PyCon APAC 2021
Data Pipelines 4 All
Here is the link to the repo with the set up instructions for the workshop.
Description
Pipelines are useful tools for data professionals at all levels and within different industries. From analysts who want to build processes to automate their analyses, to data engineers building extract, transform, and load pipelines, or even data scientists building models that require that a series of steps occur on the data needed before making a prediction (e.g. tokenization, scaling, or one of the many feature engineering techniques available). With this in mind, the goal of this tutorial is to help data professionals from diverse fields and at diverse levels build pipelines that can move and transform data as well as make useful predictions given different sets of inputs.
The tutorial will emphasize both methodology and frameworks through a top-down approach. Several of the open source libraries included are Prefect, MLFlow, Scikit-Learn, XGBoost, FastAPI, pandas, and the HoloViz suite of libraries. In addition, the tutorial covers important concepts regarding data engineering, data analytics, and machine learning. Participants will learn concepts from the fields where the datasets came from as well, and build a foundation on how to reverse engineer data pipelines and other processes they find in the wild.
Audience
The target audience for this session includes analysts of all level, developers, data scientists and engineers wanting to learn how to create data pipelines for their work.
Format
The tutorial has a setup section, three major lessons of 50 minutes each, and 2 breaks of 10 minutes after each at the end of lesson 1 and 2. In addition, each of the major three sections contain exercises designed to help solidify the content taught to participants.
Prerequisites (P) and Good To Have’s (GTH)
- (P) Attendees for this tutorial are expected to be familiar with Python (1 year of coding).
- (P) Participants should be comfortable with loops, functions, lists comprehensions, and if-else statements.
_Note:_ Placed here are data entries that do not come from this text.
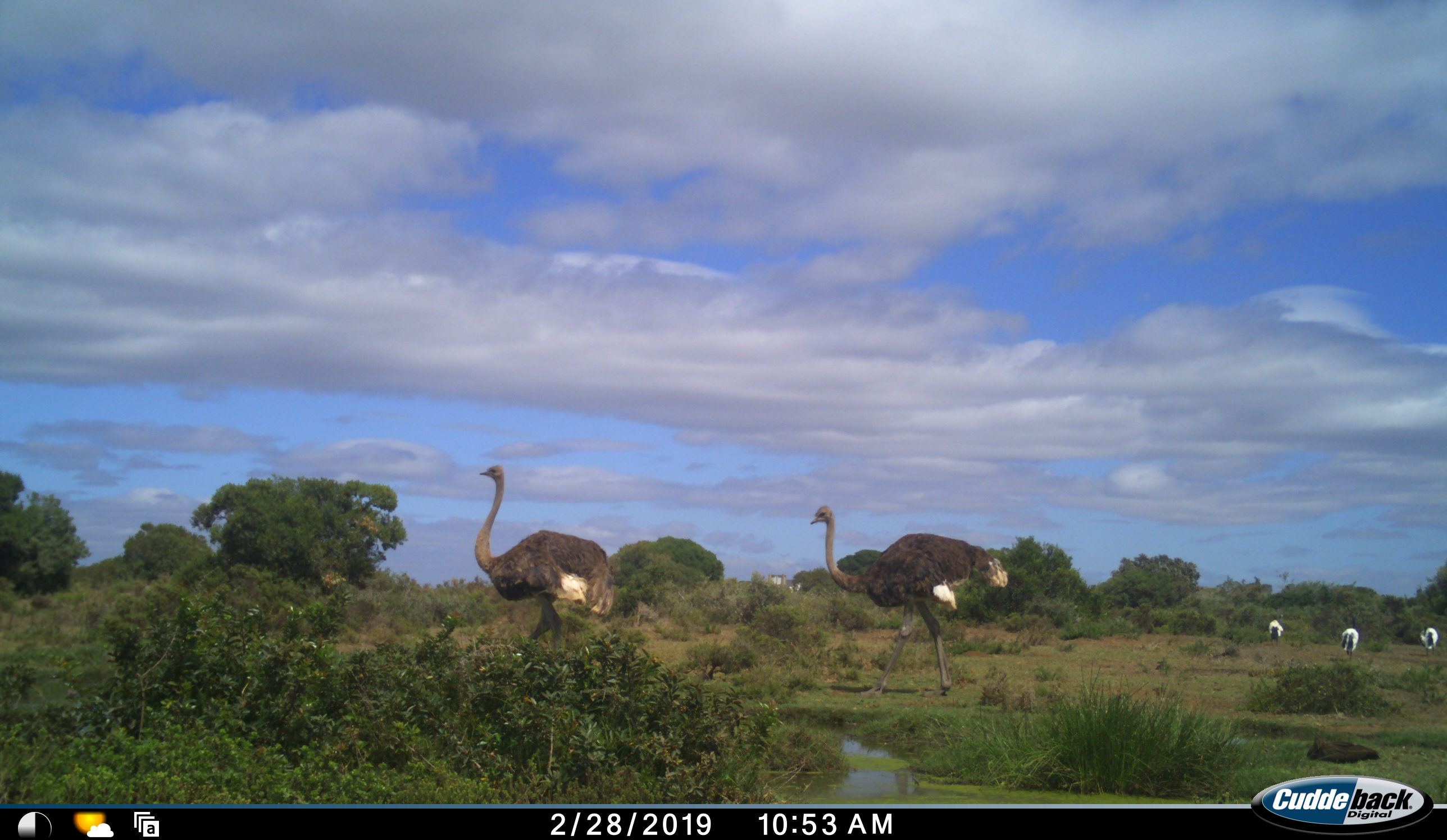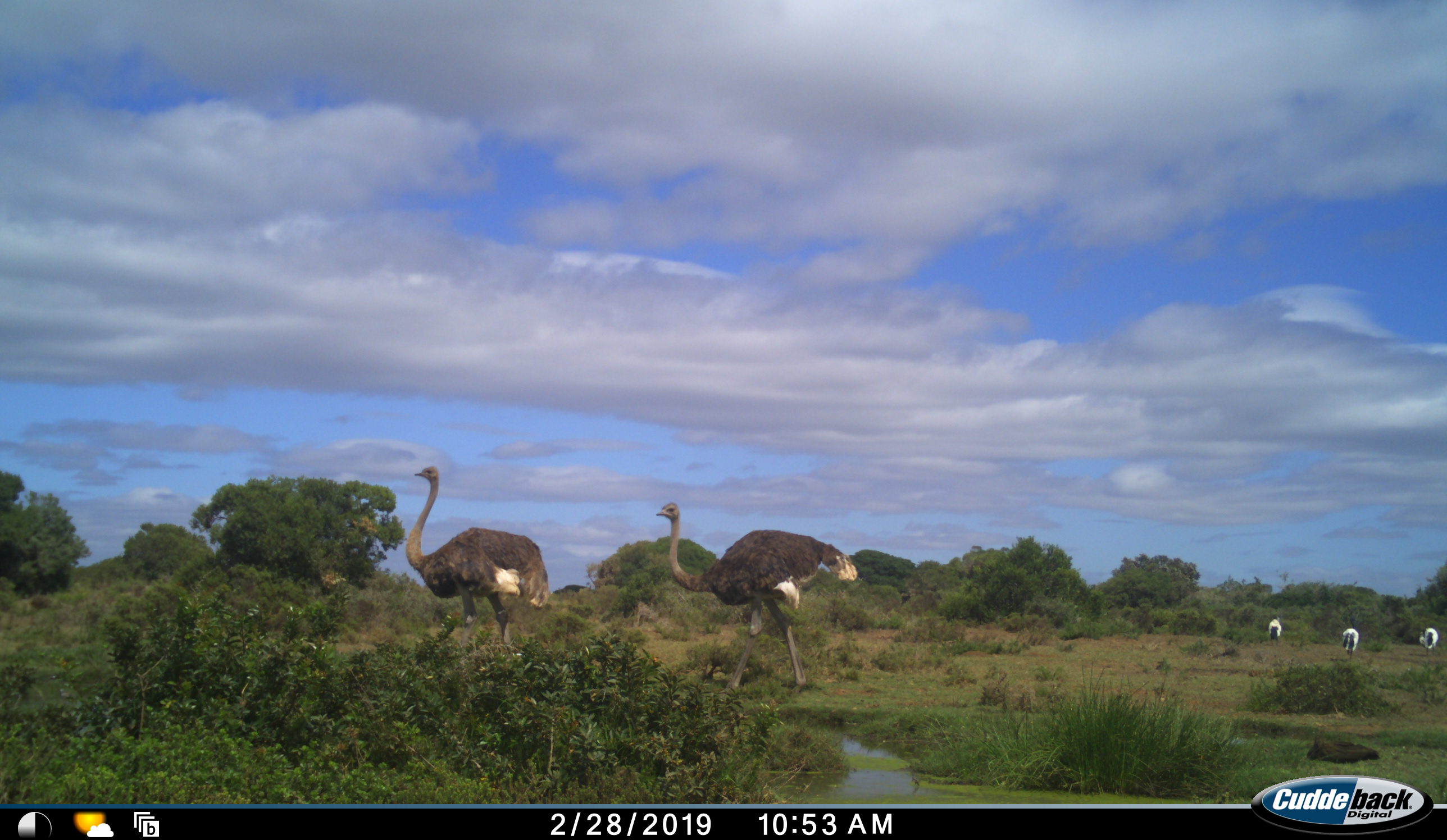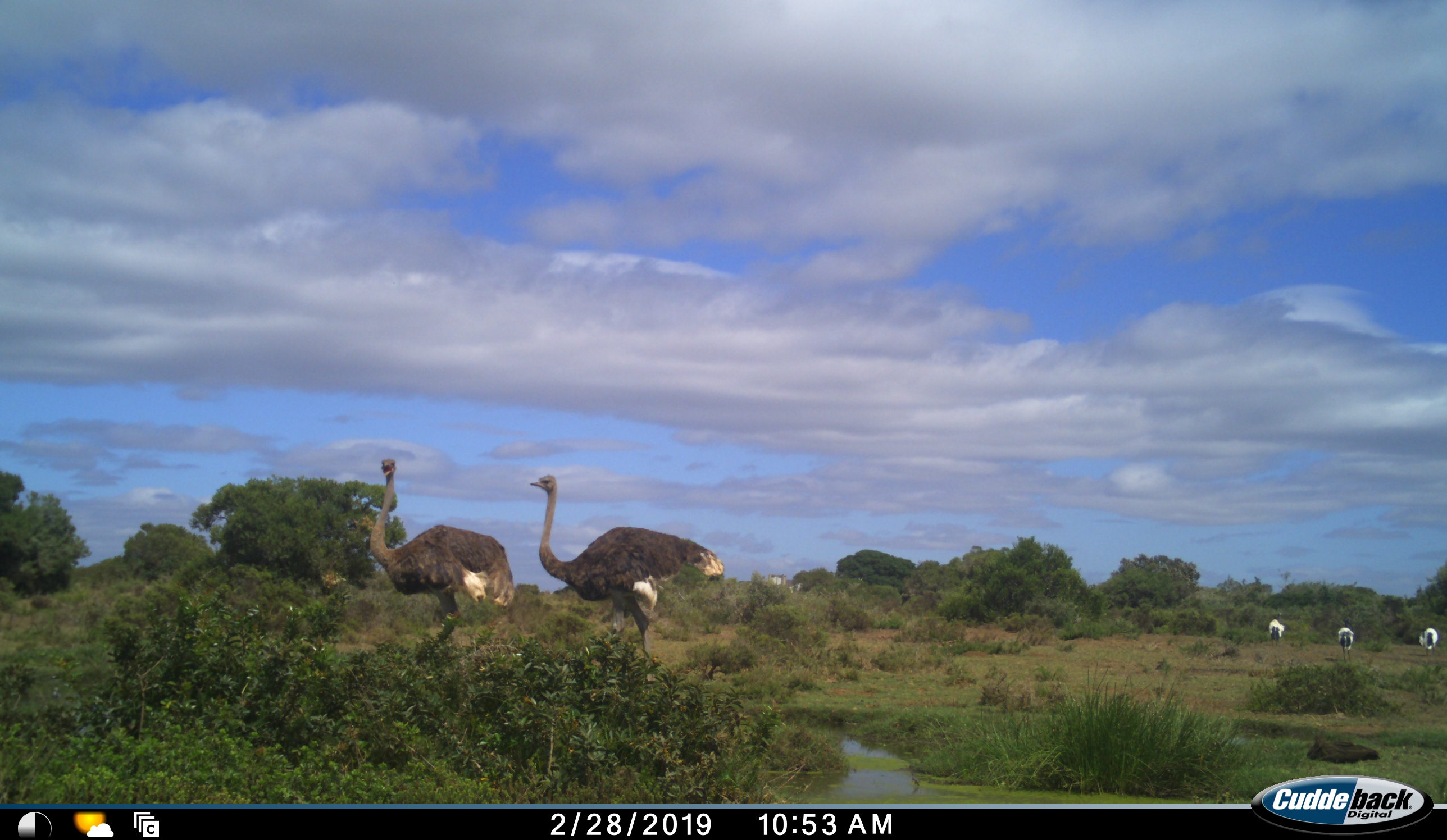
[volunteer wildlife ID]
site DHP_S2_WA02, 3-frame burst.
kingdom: Animalia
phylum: Chordata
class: Aves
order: Struthioniformes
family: Struthionidae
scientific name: Struthionidae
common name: ostrich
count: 2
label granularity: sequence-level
- (GTH) While it is not necessary to have knowledge of Prefect, MLFlow, Scikit-Learn, XGBoost, FastAPI, pandas, and the HoloViz suite of libraries, a bit of experience with these libraries would be very beneficial throughout this tutorial.
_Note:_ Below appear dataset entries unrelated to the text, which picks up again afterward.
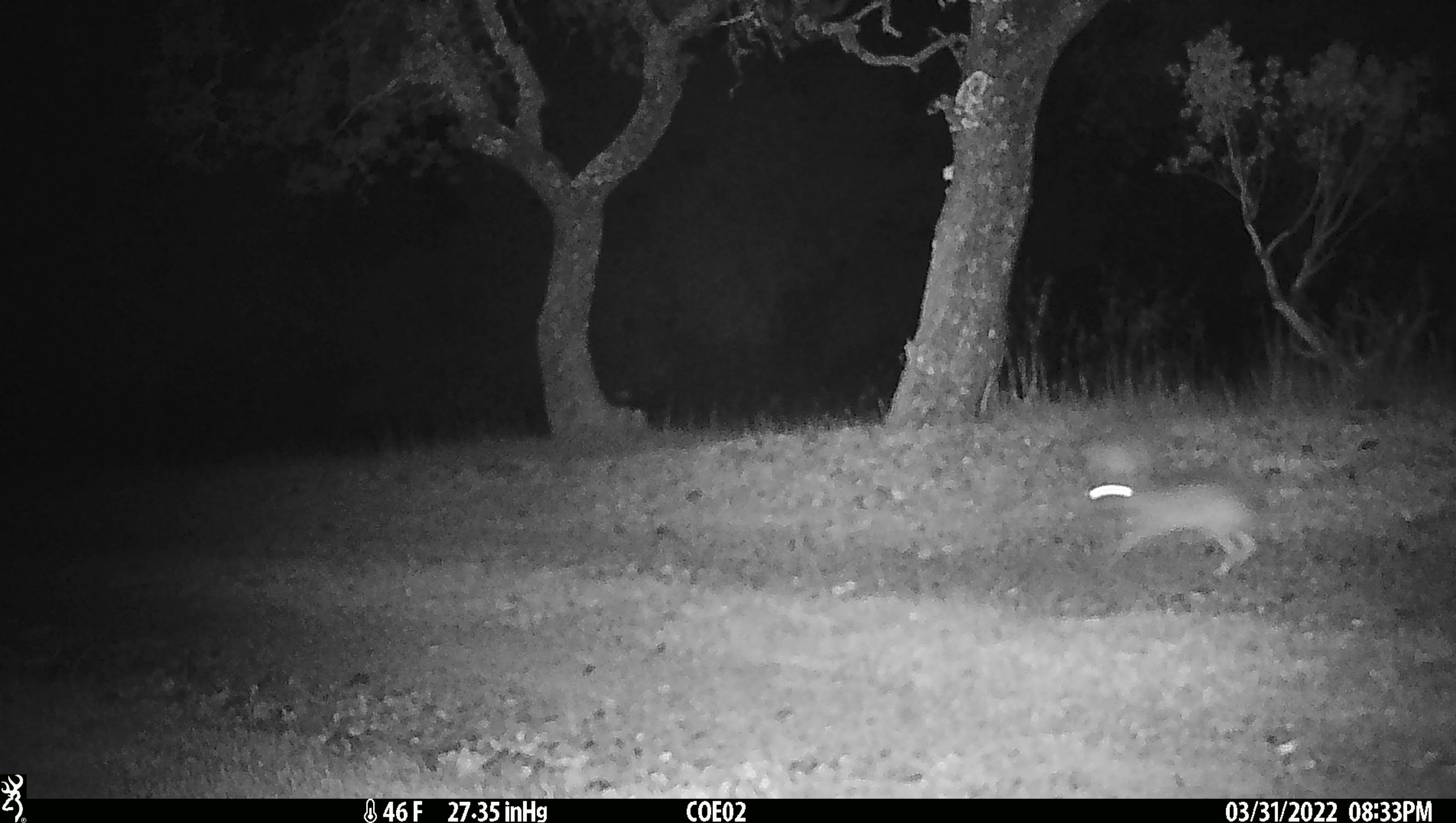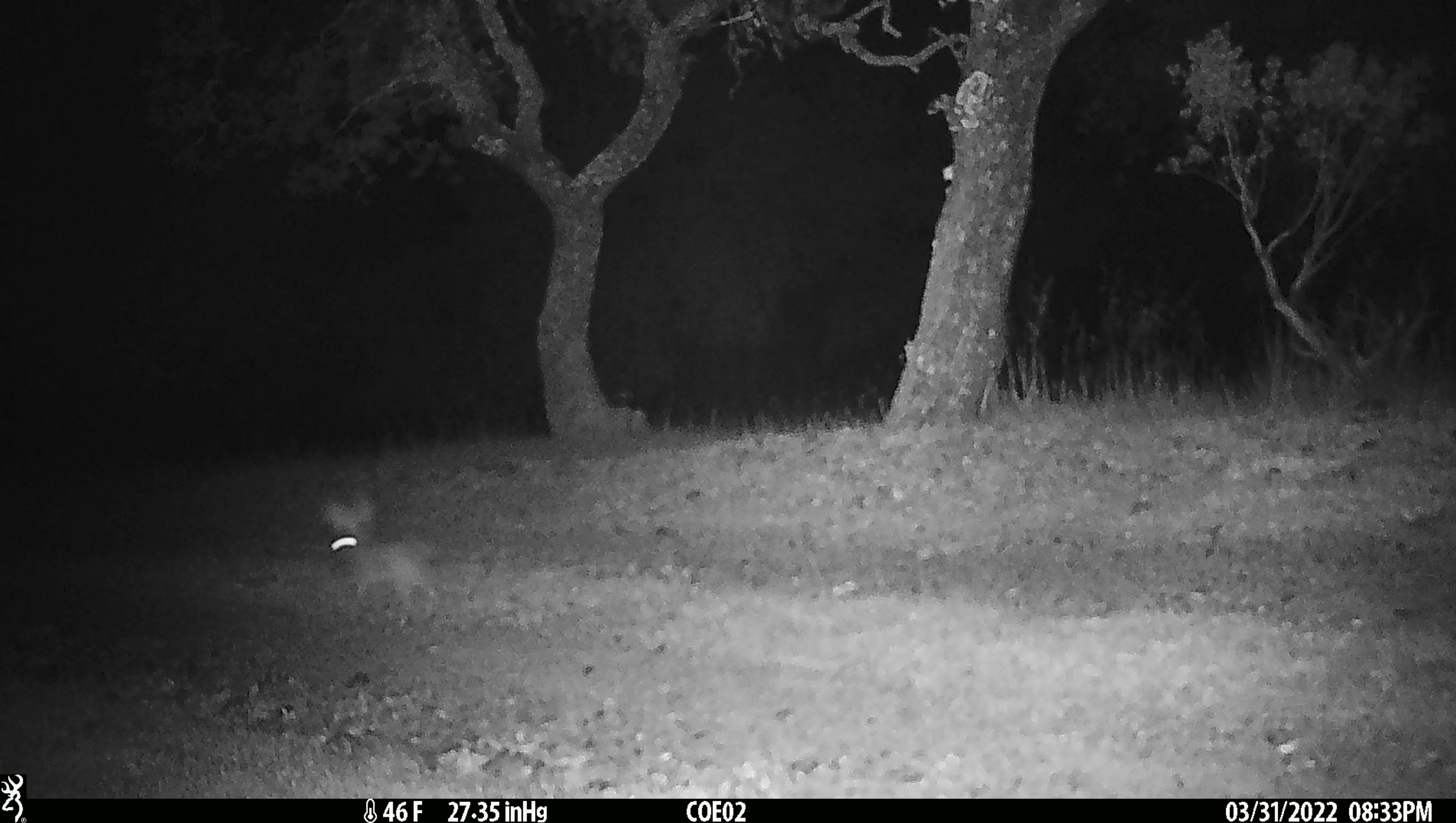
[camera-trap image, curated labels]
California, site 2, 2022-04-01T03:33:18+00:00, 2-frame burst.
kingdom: Animalia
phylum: Chordata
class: Mammalia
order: Lagomorpha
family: Leporidae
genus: Lepus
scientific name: Lepus californicus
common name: black-tailed jackrabbit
Black-tailed jackrabbit (Lepus californicus).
- (P) Participants should have at least 5 GB of free space in their computers.
- (GTH) While it is not required to have experience with an integrated development environment like Jupyter Lab, this would be very beneficial for the session.
Outline
Total time budgeted including breaks - 3.5 hours
- Introduction and Setup (~10 minutes)
- Getting the environment set up. We will be using Jupyter Lab throughout but participants experiencing difficulties throughout the session will also have the option to walk through the tutorial using Binder
- Quick breakdown of the session
- Flash instructor intro
- Data Engineering Pipelines (~40 minutes)
- Intro to the datasets
- ETL Pipeline Breakdown
- Exercise (7-min)
- 10-minute break
- Data Analytic Pipelines (~50 minutes)
- Intro to the dataset
- Interactive dashboard creation and customization
- Dashboard, main functions breakdown, and pipeline creation
- Exercise (7-min)
- 10-minute break
- Machine Learning Pipelines (~50 minutes)
- Intro to the dataset
- ML Pipelines breakdown
- Model development
- Exercise (7-min)
Additional Notes
I work as an educator, researcher, and data scientist, and have taught Python to hundreds of students with backgrounds ranging from complete beginner to advanced. My lessons are full of metaphors, quotes, funny pictures and exercises to make sure students leave my sessions at least with a laugh, a new concept learned, a new Python trick, or all of the above.
I have done several short tutorials at meetups on a variety of topics within data analytics and Python programming. Most recently, I taught one of the 3-hour tutorials at SciPy Japan 2020 using a bottom up approach and I am excited about the opportunity to do another session with a reverse approach.